O retorno sobre o patrimônio líquido do Santander Brasil caiu 2,5 pontos porcentuais em um ano, para 13,1%. Em relação ao segundo trimestre deste ano, houve alta 1,9 %. As receitas do banco com serviços aumentaram 8,2% em 12 meses, para R$ 5,123 bilhões.
A margem financeira bruta do banco, que reflete os ganhos com operações que rendem juros, foi de R$ 13,413 bilhões, alta de 6,5% em um ano, graças à expansão da margem com clientes e da melhoria dos resultados da tesouraria. Em um trimestre, houve queda de 1,2%.

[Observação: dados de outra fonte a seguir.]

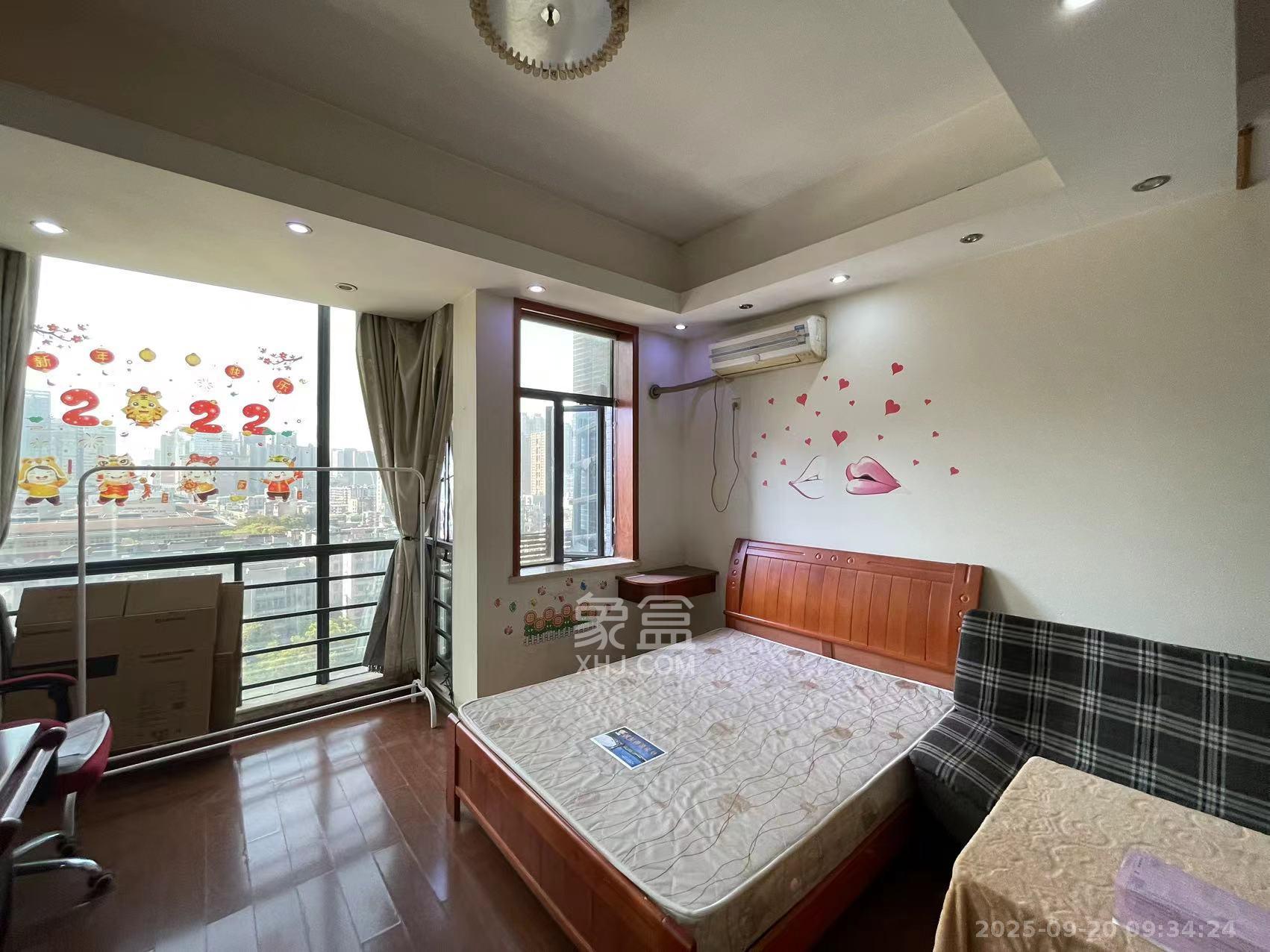 YO领域（领御大厦）  1室1厅1卫    1800.0元/月室内图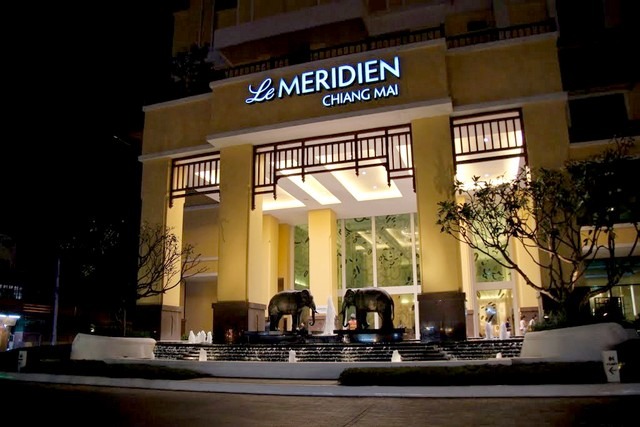Le Méridien Chiang Mai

O lucro obtido até setembro na unidade brasileira do banco representou 17,5% do lucro global do Santander, que foi de € 8,143 bilhões, com alta de 11,3% em doze meses.

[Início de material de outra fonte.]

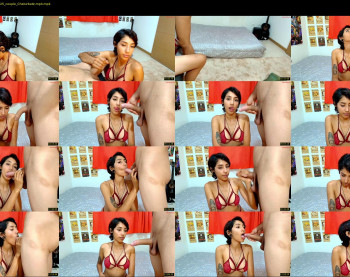 lunadaniel — 15 minute Chaturbate couple cam show recording, 720p, Sep 13, 2025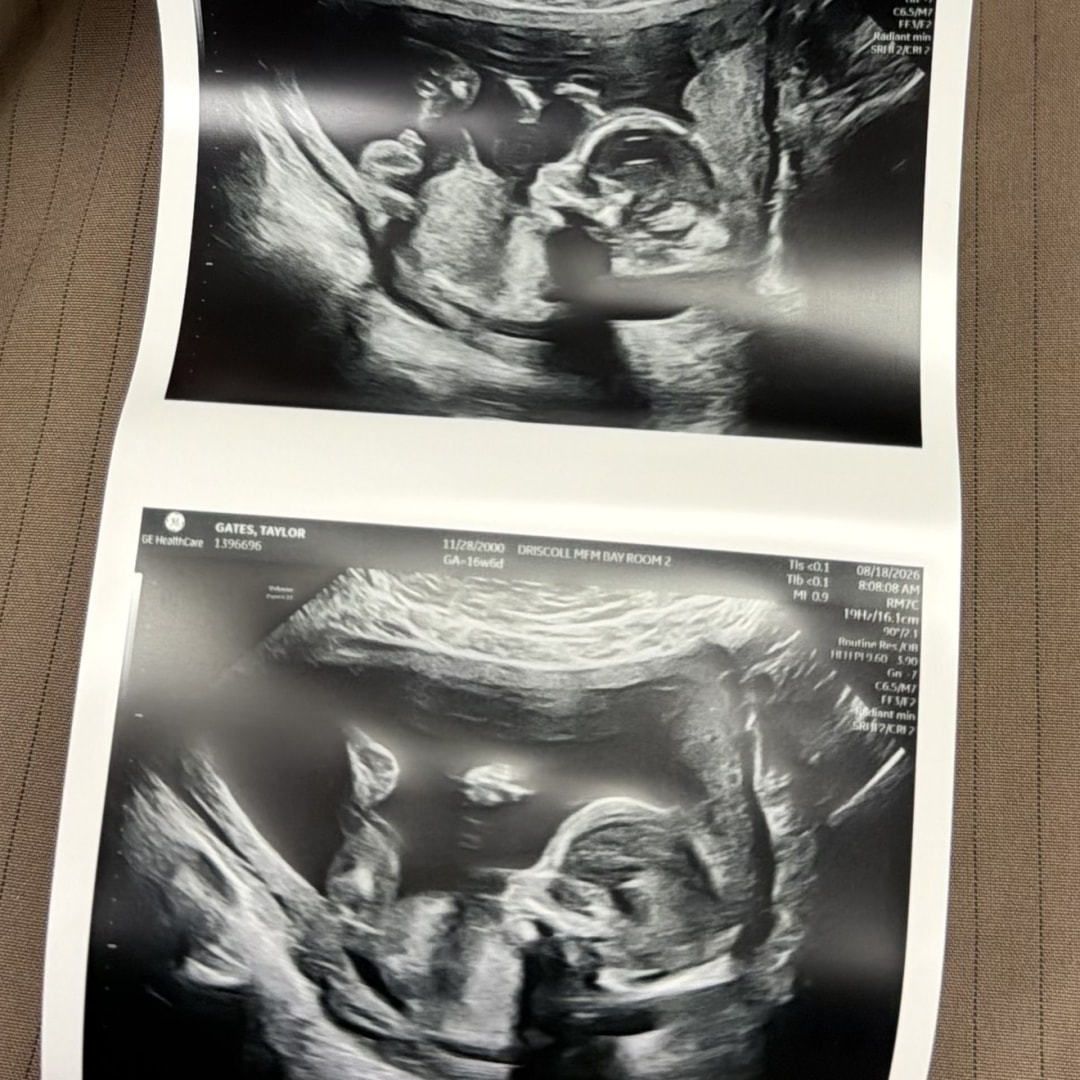 Photo shared by Taylor for their Babylist baby registry.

“O Santander Brasil teve um lucro altíssimo de R$ 7,2 bilhões em nove meses. E esse lucro poderia ser ainda maior, mas o banco, mesmo com uma taxa de inadimplência de apenas 3% e em queda, optou por aumentar a provisão para créditos de liquidação duvidosa, a chamada PDD. E isso impacta negativamente no resultado”, explicou a coordenadora da Comissão de Organização dos Empregados (COE) do Santander, Wanessa Queirós. No acumulado dos nove primeiros meses do ano, o Santander aumentou 23,8% a provisão para créditos de liquidação duvidosa (PDD).
Apesar do ótimo resultado, o banco mantém a política de demitir, terceirizar e precarizar as condições de trabalho dos bancários, além de prejudicar o atendimento aos clientes com estas medidas.